El caballero recogió la pieza del tablero de khas, la miró un momento, rio con disimulo, y después la metió en el guantelete.
—A decir verdad, sentía cierta nostalgia por ese sitio.
—Guarda a buen recaudo esa pieza —advirtió Chemosh.
—No la perderé de vista —contestó Krell con una risita—. Puedes contar con ello, mi señor.
Krell se alejó sin dejar de reírse para sus adentros.
—Mina —dijo el dios con desagrado—, ¿me estás espiando?
—No espiaba, mi señor. —Saliendo de la oscuridad, Mina caminó hacia él—. Estaba preocupada. No confío en ese diablo. Ya traicionó a su señor una vez, y puede volver a hacerlo.
—Te aseguro que soy muy capaz de ocuparme de él, Mina —contestó fríamente Chemosh.
—Lo sé, mi señor.

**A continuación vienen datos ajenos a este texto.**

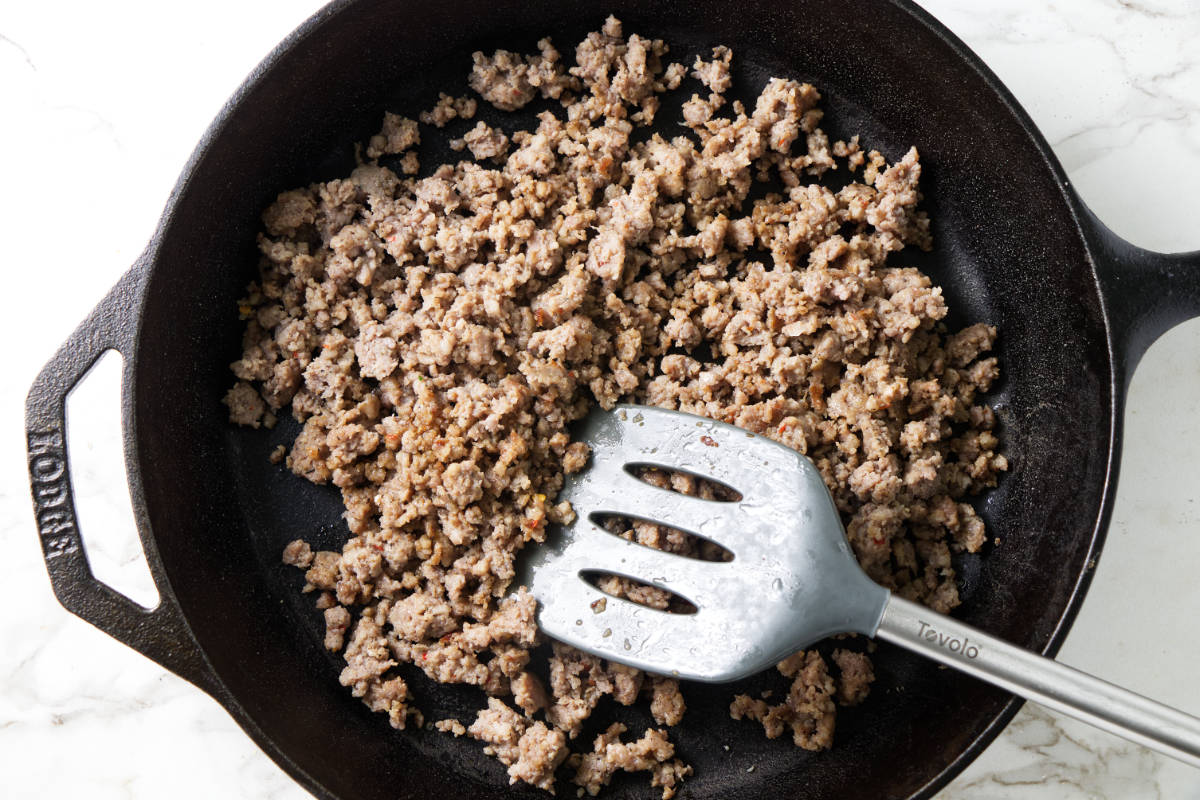 Cooking ground sausage in a cast iron pan.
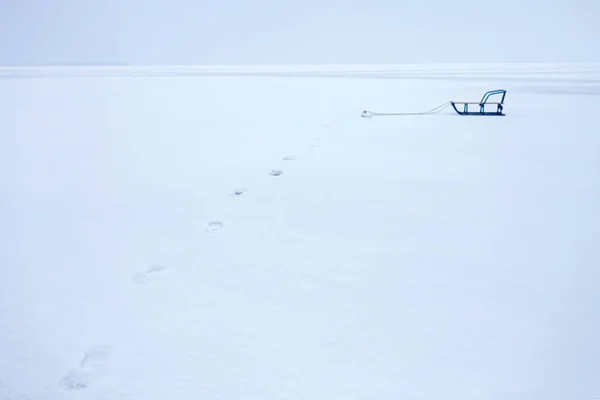 Paesaggio invernale con percorso piedi e slitta solitaria sul lago ghiacciato ghiacciato, sfondo — Foto Stock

Lo siento. —Mina se acercó más, se arrimó a él y apoyó la cabeza en su pecho.
Chemosh sintió su calidez, olió el perfume de su cabello, que le rozaba la piel.
«Daría menos problemas muerta que viva».
Después de todo, era algo que debía tener en cuenta.

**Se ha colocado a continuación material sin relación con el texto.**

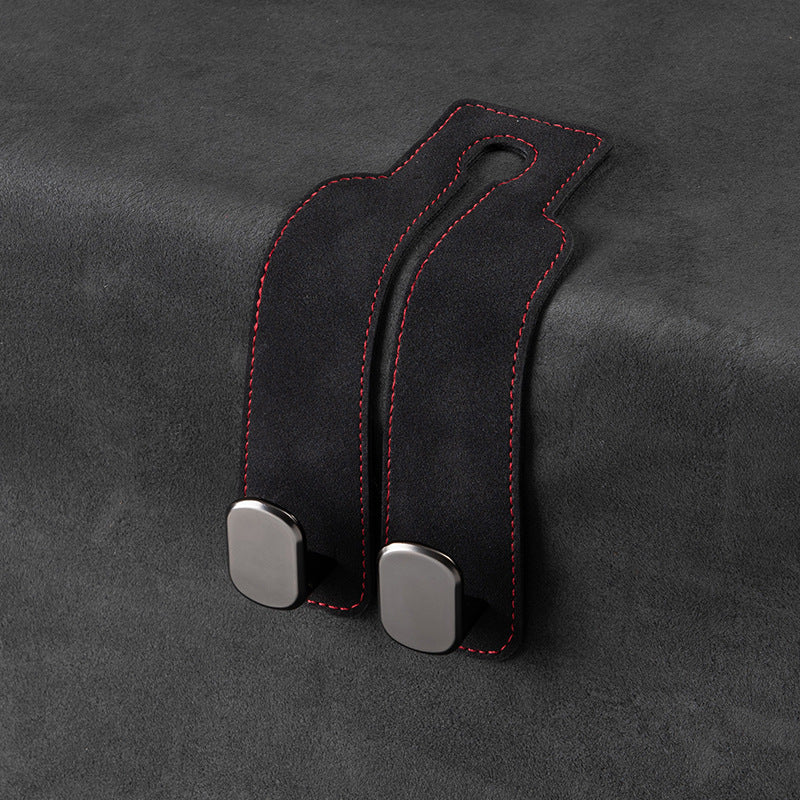 Double Hook Car Seat Hanger with luxury leather design and twin hooks for car interior organization.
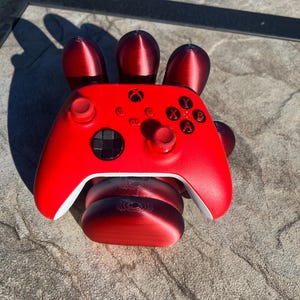 May include: A red Xbox controller rests on a 3D-printed hand-shaped stand. The controller features black buttons and white accents. The stand is also red and has a textured appearance, with the shadow of the hand visible.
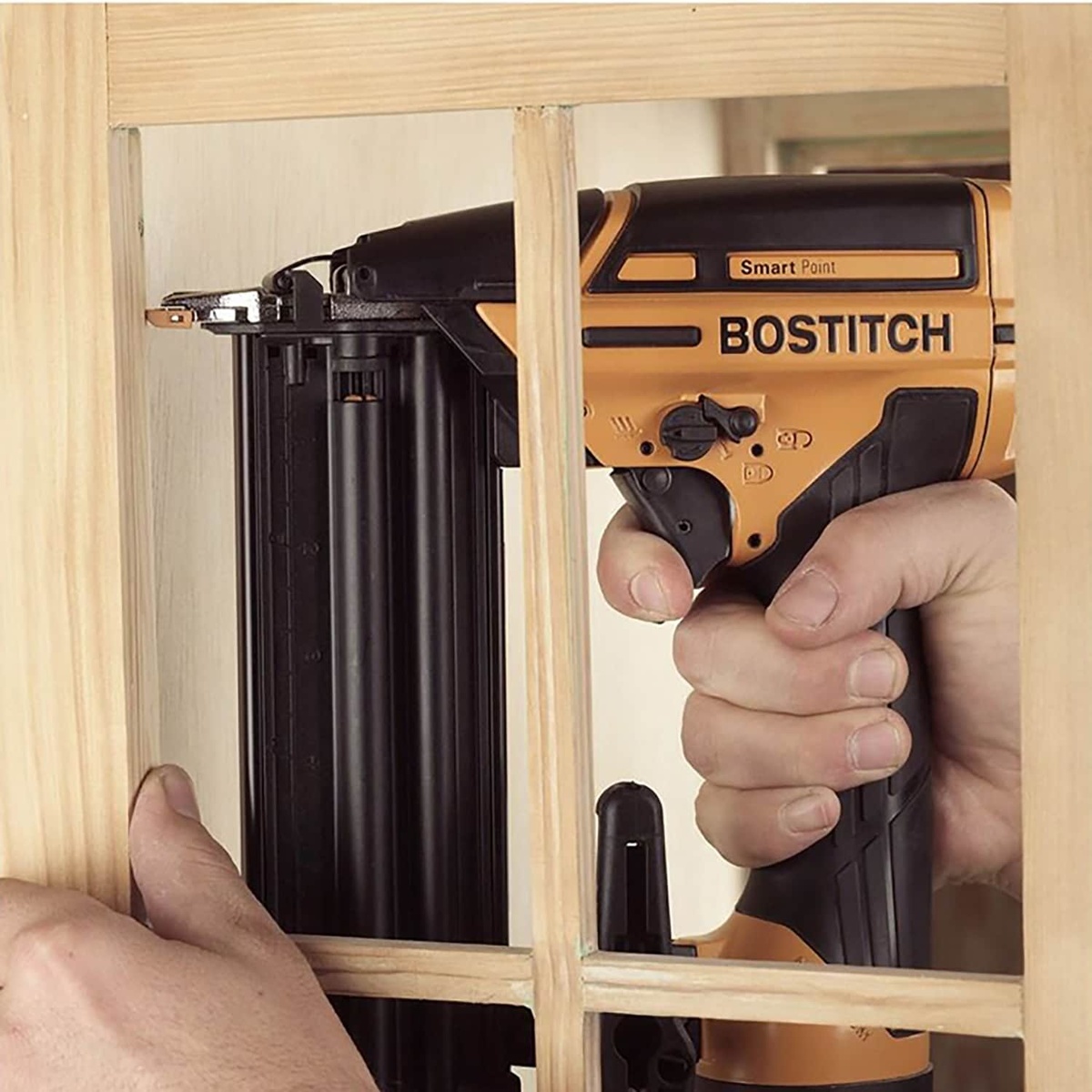 Bostitch BTFP12233 Smart Point 18 Gauge Brad Nailer Kit driving brad nails into narrow wood trim inside a tight cabinet-style frame during finish carpentry work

—¿Por qué te preocupa Zeboim, mi señor? —preguntó Mina, ajena a los pensamientos del dios—. Sé que ese monje ha estado fisgoneando, pero sólo tienes que darme permiso para que me ocupe de él y…

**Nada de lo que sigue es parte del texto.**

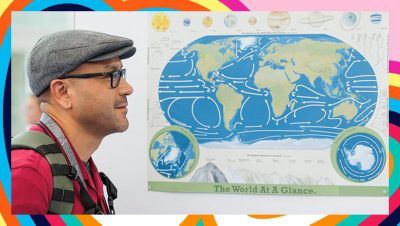 Smiling person wearing a cap and backpack stands beside a colorful educational world map poster showing global ocean currents, continents, and circular inset maps
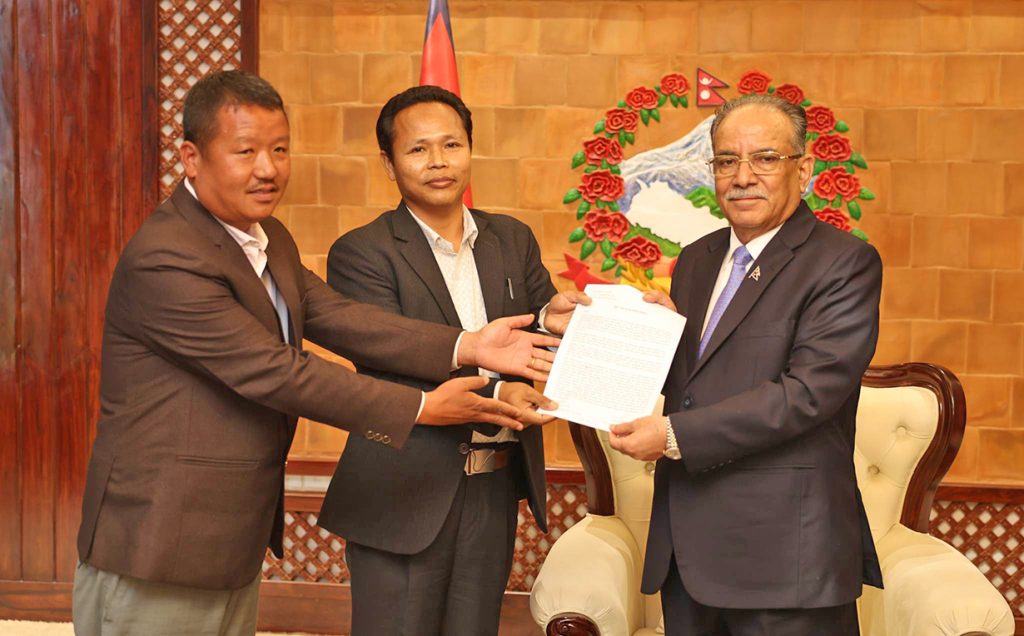 Prime Minister Pushpa Kamal Dahal receives a memorandum from his party leaders with a demand for renaming the Koshi province, in Kathmandu, on Thursday, April 6, 2023.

—El monje es una molestia, nada más. Lo metí en el mismo saco con el único propósito de hacerle saber a la diosa que estoy al tanto de lo que se traía entre manos. Y también para distraerla de mi verdadero propósito.
—¿Y cuál es, mi señor?
—Vamos en busca de un tesoro enterrado, Mina —dijo Chemosh—. El tesoro más valioso conocido por el hombre y por los dioses. Mina lo miró fijamente, perpleja.
—¿Para qué necesitas un tesoro? La riqueza es polvo para ti.
—El tesoro que busco no consiste en cosas tan baladíes como monedas de acero, coronas de oro, collares de plata o baratijas de esmeraldas —se mofó el dios—. El tesoro que busco es de un material mucho más valioso. Está hecho de… mí mismo.
Ella lo miró largamente a los ojos.
—Creo que lo entiendo, mi señor. El tesoro es…
Chemosh le puso el dedo sobre los labios.
—Ni media palabra, Mina. Todavía no. No sabemos quién puede estar escuchando.
—¿Puedo preguntar dónde se halla ese tesoro, mi señor? La tomó en sus brazos y la estrechó al tiempo que le susurraba al oído: —En el Mar Sangriento. Allí es adonde iremos, tú y yo, una vez que tenga la seguridad de que los ojos indiscretos y los oídos aguzados se han cerrado.